Using those numbers, i assume your trying to figure out revolutions per second with a speed of 27.6 and a circumfrence of 47.1 ?? You take the speed and divide by the circumfrence. Do it like this, forget about the circle, and Say you go 27.6 m/s constantly. how much of the 47.1 would you go in 1 second. (Hint: Speed / Distance = ? ) I'll tell you what I got after you try for yourself, but yes speed has something to do with it.

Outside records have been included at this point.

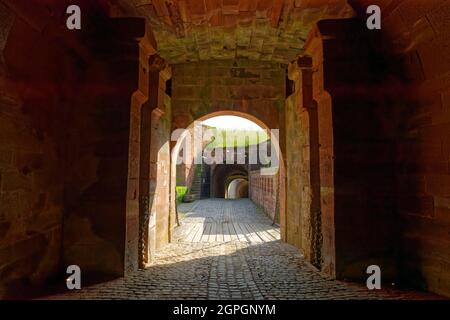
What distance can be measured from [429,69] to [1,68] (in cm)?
392

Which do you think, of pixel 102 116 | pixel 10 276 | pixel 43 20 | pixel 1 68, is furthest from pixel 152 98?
pixel 10 276

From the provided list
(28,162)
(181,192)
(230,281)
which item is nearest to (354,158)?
(230,281)

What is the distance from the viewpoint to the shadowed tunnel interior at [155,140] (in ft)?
8.30

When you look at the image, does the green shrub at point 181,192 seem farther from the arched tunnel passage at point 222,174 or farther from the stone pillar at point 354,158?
the stone pillar at point 354,158

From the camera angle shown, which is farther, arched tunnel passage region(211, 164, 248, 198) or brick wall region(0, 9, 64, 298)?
arched tunnel passage region(211, 164, 248, 198)

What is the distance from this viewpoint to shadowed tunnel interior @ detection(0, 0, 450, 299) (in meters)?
2.53

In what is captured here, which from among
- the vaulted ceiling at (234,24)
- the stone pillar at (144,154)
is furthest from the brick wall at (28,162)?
the vaulted ceiling at (234,24)

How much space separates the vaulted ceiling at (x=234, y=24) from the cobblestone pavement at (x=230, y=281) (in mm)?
3530

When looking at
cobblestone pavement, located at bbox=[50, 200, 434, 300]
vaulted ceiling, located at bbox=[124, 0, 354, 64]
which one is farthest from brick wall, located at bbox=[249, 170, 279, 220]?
vaulted ceiling, located at bbox=[124, 0, 354, 64]

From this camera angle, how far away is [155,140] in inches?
165

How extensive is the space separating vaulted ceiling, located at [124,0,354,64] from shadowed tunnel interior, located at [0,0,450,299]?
3 centimetres

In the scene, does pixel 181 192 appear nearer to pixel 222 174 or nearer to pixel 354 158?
pixel 222 174

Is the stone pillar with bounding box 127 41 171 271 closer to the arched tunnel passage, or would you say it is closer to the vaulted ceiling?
the vaulted ceiling

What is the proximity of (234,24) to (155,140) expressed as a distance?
2221 mm
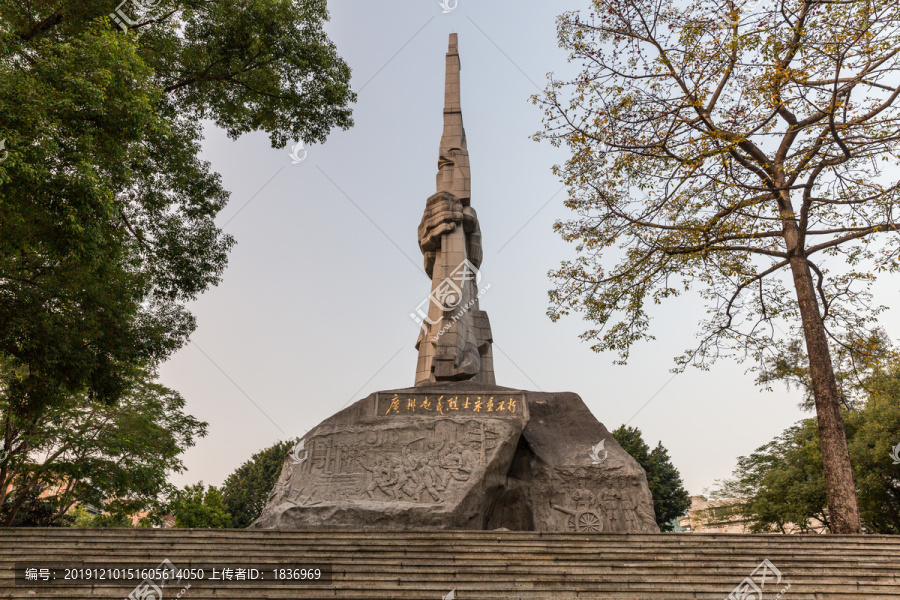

Also think of this equation

Xf = Xi + ViT + 1/2aT^2
a = acceleration = 0 (constant velocity)
T = Time = 1 sec
Xf = Meter part of the speed.

Xf = 0 + 26m/s(1s)
Xf = 26 meters

So think of it this way, what percent of 47.1 is 27.6?

12. Nov 29, 2004

Physics_wiz

The problem is that the circumference is NOT 47.1 m.

13. Nov 29, 2004

HawKMX2004

Oh, ok, i just worked it out and got 62.8 meters for the circumference. Is that what you got? ( I hadnt tried to find circumference or velocity, just going with his numbers )

14. Nov 29, 2004

Physics_wiz

He got the velocity right but the circumference he got wrong.

15. Nov 29, 2004

trixid

What's the formula for circumference?

16. Nov 29, 2004

Physics_wiz

You really need to read your book if you don't know what the formula for circumference is. Anyways, it's 2*pi*r

17. Nov 29, 2004

trixid

OOPS! I was mixing up problems. I used 7.5 as r, from a different problem entirely.
I got 2.28 rev/s. I'm hoping that's right.

Last edited: Nov 29, 2004
18. Nov 29, 2004

Physics_wiz

Nope, at least that's not what I got.

You seem to be going in the right track so I'll just show you how I did it:

cintripital force = 7.75*weight of astronaut

(mv^2)/r = 7.75*mg

V^2/r = 7.75g

v^2 = 7.75gr

v = sqrt(7.75gr) = sqrt(7.75*9.98*10) = sqrt(773.45) = 27.81 m/s

circumference = 2*pi*r = 62.83 m

27.81m/s * 1circumference/62.83m = .4426 rev/s

19. Nov 29, 2004

trixid

But if it goes around 30 m in 1 second then it should go around a 62.8 m "track" at least twice, shouldn't it?
No scratch that, it would go less than once, like your answer shows, because it doesn't go a whole revolution in one second. I think i'm catching on...slowly. This is sad, I'm confused on the part that's pretty much 8th grade math.

20. Nov 29, 2004

Physics_wiz

Nope.

If it can only travel 30 m per second then it can only travel HALF the 60 m track in one second.